Ultimately, the new APIs are designed to cure all four of these problems.
* Why are games broken? Because the APIs are complex, and validation varies from decent (D3D 11) to poor (D3D 9) to catastrophic (OpenGL). There are lots of ways to hit slow paths without knowing anything has gone awry, and often the driver writers already know what mistakes you're going to make and are dynamically patching in workarounds for the common cases.
* Maintaining the drivers with the current wide surface area is tricky. Although AMD and NV have the resources to do it, the smaller IHVs (Intel, PowerVR, Qualcomm, etc) simply cannot keep up with the necessary investment. More importantly, explaining to devs the correct way to write their render pipelines has become borderline impossible. There's too many failure cases. it's been understood for quite a few years now that you cannot max out the performance of any given GPU without having someone from NVIDIA or AMD physically grab your game source code, load it on a dev driver, and do a hands-on analysis. These are the vanishingly few people who have actually seen the source to a game, the driver it's running on, and the Windows kernel it's running on, and the full specs for the hardware. Nobody else has that kind of access or engineering ability.
* Threading is just a catastrophe and is being rethought from the ground up. This requires a lot of the abstractions to be stripped away or retooled, because the old ones required too much driver intervention to be properly threadable in the first place.
* Multi-GPU is becoming explicit. For the last ten years, it has been AMD and NV's goal to make multi-GPU setups completely transparent to everybody, and it's become clear that for some subset of developers, this is just making our jobs harder. The driver has to apply imperfect heuristics to guess what the game is doing, and the game in turn has to do peculiar things in order to trigger the right heuristics. Again, for the big games somebody sits down and matches the two manually.

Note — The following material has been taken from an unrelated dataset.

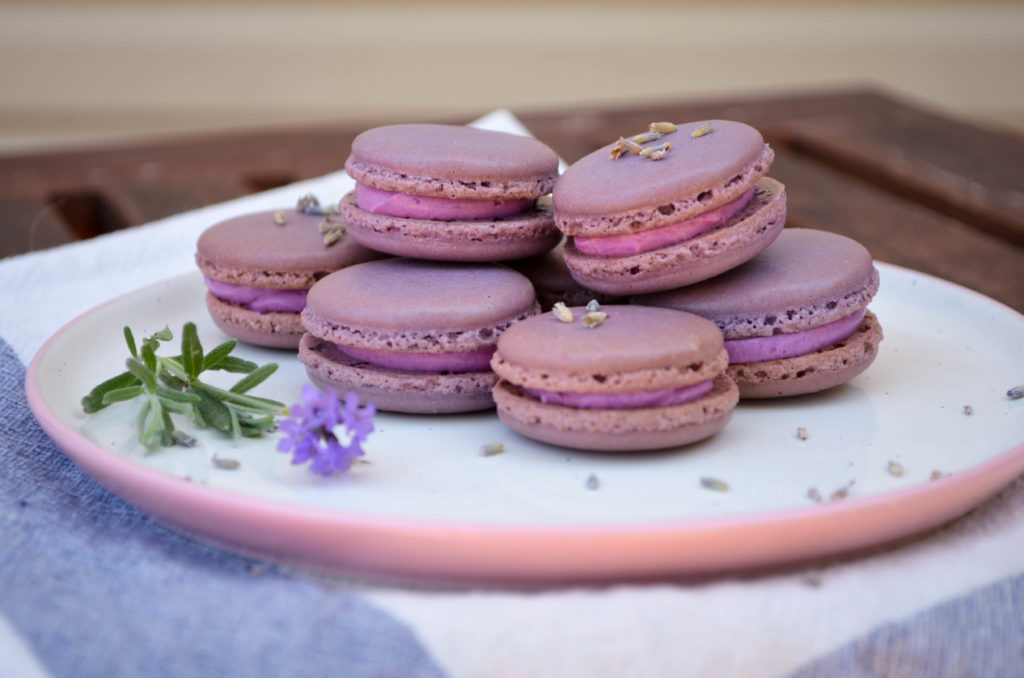 Lavender Macarons Sophster-Toaster Blog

Part of the goal is simply to stop hiding what's actually going on in the software from game programmers. Debugging drivers has never been possible for us, which meant a lot of poking and prodding and experimenting to figure out exactly what it is that is making the render pipeline of a game slow. The IHVs certainly weren't willing to disclose these things publicly either, as they were considered critical to competitive advantage. (Sure they are guys. Sure they are.) So the game is guessing what the driver is doing, the driver is guessing what the game is doing, and the whole mess could be avoided if the drivers just wouldn't work so hard trying to protect us.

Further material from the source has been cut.